Another role of the TCBA is to provide camaraderie for other beekeepers. Those who have been keeping bees for a while also try to answer questions for newcomers. As Conrad Legatt says, “There are no dumb questions. We weren’t born with a [hive] smoker in our hands and a [beekeeping] veil on our heads!”
The members of the TCBA come from all walks of life, and from the farthest reaches of the three counties of Stearns, Benton and Sherburne. The main requirement for being a member is being interested in bees and beekeeping. Jim DeGiovanni, owner of a hobby farm in St. Joseph, is fairly new to the craft of beekeeping. A St. Cloud lawyer for many years, he moved to acreage in the country and began raising certified organic fruits and vegetables, in addition to Icelandic sheep and a few chickens.
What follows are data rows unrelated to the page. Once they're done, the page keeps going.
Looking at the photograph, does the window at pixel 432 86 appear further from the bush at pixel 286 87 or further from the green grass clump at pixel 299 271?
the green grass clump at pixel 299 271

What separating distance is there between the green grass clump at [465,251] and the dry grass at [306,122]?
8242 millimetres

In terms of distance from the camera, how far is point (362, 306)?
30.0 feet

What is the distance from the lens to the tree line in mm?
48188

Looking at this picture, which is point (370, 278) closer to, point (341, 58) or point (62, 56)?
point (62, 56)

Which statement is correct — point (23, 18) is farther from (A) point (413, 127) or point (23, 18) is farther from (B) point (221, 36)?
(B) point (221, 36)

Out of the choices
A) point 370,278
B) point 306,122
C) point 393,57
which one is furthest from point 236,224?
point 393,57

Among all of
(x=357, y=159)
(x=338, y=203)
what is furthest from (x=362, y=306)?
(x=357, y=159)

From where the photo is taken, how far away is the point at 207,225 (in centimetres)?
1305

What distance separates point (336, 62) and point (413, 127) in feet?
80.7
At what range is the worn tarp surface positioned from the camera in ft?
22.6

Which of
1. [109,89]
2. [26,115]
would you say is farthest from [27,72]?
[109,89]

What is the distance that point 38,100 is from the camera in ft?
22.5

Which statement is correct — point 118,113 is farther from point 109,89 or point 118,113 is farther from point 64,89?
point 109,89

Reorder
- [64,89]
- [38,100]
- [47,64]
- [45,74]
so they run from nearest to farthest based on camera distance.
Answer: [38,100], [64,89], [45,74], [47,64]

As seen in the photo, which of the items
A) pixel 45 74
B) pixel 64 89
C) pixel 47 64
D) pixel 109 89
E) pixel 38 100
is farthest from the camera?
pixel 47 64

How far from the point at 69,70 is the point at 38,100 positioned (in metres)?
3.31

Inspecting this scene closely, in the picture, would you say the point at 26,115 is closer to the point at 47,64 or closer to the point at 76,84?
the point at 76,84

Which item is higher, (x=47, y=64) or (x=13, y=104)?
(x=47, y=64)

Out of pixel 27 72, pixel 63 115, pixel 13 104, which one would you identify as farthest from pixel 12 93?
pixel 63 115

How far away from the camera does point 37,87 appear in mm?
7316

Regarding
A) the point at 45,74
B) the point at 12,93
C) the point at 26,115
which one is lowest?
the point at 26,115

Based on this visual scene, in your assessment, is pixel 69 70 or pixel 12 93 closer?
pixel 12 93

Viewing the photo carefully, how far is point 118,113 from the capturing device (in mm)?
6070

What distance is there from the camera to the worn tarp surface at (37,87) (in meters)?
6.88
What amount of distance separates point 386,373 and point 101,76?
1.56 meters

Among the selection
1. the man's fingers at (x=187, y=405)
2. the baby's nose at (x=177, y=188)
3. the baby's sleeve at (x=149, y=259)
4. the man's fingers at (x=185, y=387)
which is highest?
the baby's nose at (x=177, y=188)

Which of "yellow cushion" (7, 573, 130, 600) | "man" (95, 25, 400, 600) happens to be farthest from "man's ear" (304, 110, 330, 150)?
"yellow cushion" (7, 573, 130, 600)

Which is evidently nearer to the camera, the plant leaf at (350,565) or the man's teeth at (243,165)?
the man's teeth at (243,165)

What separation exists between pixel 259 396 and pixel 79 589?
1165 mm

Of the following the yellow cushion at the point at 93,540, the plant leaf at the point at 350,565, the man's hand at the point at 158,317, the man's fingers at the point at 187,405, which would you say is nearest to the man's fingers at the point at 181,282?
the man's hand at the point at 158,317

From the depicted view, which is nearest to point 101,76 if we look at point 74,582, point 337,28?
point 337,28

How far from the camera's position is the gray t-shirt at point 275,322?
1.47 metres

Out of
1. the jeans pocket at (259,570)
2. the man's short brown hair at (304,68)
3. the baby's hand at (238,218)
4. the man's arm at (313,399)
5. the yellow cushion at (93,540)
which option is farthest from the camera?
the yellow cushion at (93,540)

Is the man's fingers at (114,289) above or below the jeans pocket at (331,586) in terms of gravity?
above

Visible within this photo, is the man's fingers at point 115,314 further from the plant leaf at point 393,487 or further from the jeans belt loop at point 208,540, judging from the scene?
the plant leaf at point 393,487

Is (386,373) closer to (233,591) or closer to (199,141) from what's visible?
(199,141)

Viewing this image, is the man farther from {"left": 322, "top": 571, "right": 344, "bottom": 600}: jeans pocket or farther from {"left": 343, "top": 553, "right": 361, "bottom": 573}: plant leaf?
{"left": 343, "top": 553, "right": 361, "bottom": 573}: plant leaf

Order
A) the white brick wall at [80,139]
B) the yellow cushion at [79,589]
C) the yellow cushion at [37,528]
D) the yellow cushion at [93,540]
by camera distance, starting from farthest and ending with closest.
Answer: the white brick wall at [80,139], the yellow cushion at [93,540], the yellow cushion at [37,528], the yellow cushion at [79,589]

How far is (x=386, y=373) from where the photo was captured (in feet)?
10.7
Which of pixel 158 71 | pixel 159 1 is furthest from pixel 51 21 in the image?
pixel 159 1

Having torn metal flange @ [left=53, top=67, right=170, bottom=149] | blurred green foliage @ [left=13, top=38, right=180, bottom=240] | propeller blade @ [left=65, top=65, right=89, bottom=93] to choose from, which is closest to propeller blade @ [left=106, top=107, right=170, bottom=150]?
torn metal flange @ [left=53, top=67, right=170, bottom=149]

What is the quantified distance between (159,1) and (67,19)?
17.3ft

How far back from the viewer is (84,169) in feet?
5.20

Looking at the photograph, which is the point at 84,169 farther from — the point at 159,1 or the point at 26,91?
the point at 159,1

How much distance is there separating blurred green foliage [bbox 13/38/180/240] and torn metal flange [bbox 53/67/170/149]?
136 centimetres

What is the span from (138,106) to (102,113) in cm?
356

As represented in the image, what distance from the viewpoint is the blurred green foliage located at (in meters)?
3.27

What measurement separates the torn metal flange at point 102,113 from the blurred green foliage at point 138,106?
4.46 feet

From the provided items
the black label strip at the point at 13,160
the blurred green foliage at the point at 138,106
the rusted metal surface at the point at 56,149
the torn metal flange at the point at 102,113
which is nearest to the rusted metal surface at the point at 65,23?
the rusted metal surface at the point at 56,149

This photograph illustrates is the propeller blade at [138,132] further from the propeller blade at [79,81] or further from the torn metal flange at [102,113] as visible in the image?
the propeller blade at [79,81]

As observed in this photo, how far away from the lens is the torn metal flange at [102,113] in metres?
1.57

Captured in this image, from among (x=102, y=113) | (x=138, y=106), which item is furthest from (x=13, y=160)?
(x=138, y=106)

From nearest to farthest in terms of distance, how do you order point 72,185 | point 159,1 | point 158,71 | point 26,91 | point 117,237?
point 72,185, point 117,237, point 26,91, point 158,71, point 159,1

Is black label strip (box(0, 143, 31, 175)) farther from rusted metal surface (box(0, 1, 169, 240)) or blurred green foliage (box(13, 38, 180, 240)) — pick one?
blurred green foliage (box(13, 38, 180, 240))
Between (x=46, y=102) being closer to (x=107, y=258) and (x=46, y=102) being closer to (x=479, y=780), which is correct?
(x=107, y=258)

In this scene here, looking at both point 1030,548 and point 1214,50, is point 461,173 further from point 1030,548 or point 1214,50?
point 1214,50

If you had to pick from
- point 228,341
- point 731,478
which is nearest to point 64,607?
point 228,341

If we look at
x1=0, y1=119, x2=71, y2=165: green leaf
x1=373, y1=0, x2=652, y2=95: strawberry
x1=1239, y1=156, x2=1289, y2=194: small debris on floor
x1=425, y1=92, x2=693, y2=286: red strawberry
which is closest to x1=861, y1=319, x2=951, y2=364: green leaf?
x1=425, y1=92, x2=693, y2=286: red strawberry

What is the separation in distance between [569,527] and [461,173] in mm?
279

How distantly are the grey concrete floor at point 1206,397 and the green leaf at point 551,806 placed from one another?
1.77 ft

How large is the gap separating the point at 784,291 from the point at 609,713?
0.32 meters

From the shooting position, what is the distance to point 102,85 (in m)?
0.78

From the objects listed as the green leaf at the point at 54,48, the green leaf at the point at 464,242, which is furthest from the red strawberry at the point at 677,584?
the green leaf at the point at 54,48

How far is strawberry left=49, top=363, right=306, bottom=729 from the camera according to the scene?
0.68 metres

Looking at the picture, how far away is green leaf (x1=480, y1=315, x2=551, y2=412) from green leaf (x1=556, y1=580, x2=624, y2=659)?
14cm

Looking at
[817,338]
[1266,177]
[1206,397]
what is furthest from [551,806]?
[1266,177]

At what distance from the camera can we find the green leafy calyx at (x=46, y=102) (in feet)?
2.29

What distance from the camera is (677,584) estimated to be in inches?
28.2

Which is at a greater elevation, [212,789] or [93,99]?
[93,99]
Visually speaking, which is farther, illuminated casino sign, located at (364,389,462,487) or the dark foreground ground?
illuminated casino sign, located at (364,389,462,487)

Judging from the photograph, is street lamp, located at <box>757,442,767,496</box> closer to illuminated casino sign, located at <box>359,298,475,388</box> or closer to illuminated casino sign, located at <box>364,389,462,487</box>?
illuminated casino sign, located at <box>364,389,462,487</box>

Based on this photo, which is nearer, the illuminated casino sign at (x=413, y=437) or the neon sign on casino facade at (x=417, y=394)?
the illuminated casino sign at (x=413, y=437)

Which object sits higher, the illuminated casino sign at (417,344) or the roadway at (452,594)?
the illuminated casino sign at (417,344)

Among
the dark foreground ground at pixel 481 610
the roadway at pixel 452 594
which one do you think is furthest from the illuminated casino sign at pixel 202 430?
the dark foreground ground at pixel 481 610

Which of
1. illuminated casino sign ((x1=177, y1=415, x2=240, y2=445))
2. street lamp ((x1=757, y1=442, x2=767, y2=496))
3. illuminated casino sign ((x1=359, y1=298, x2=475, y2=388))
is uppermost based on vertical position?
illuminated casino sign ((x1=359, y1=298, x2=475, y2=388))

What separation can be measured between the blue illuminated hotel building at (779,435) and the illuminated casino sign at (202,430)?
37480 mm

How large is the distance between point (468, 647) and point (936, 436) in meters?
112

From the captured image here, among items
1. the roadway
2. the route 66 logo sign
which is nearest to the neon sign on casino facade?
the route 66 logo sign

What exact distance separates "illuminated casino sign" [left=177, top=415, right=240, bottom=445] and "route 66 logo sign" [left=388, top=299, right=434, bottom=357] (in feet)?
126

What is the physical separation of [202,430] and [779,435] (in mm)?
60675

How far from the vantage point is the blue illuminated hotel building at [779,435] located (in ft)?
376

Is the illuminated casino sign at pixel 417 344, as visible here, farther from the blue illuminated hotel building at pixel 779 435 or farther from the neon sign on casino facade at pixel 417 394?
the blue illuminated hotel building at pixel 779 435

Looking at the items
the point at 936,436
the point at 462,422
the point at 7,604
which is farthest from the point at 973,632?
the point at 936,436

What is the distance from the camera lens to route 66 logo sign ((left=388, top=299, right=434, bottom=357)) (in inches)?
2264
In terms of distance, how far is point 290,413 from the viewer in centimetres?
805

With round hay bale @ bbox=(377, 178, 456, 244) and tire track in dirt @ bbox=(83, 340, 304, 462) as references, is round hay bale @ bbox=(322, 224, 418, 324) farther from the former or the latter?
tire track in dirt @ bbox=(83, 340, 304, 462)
He got into beekeeping in order to facilitate the pollination of his fruits and vegetables. Jim says that the TCBA is a great place to learn about bees. He is thankful that the longtime members of the TCBA continue to be part of the organization. “They have answered so many questions and helped me in so many ways,” says Jim.
The Tri-County Beekeepers Association meets monthly, February through November, at the Whitney Center in St. Cloud. Meetings are generally held the first Tuesday of the month. The schedule is posted on their website under the meetings tab at www.tricountybeekeepers.com.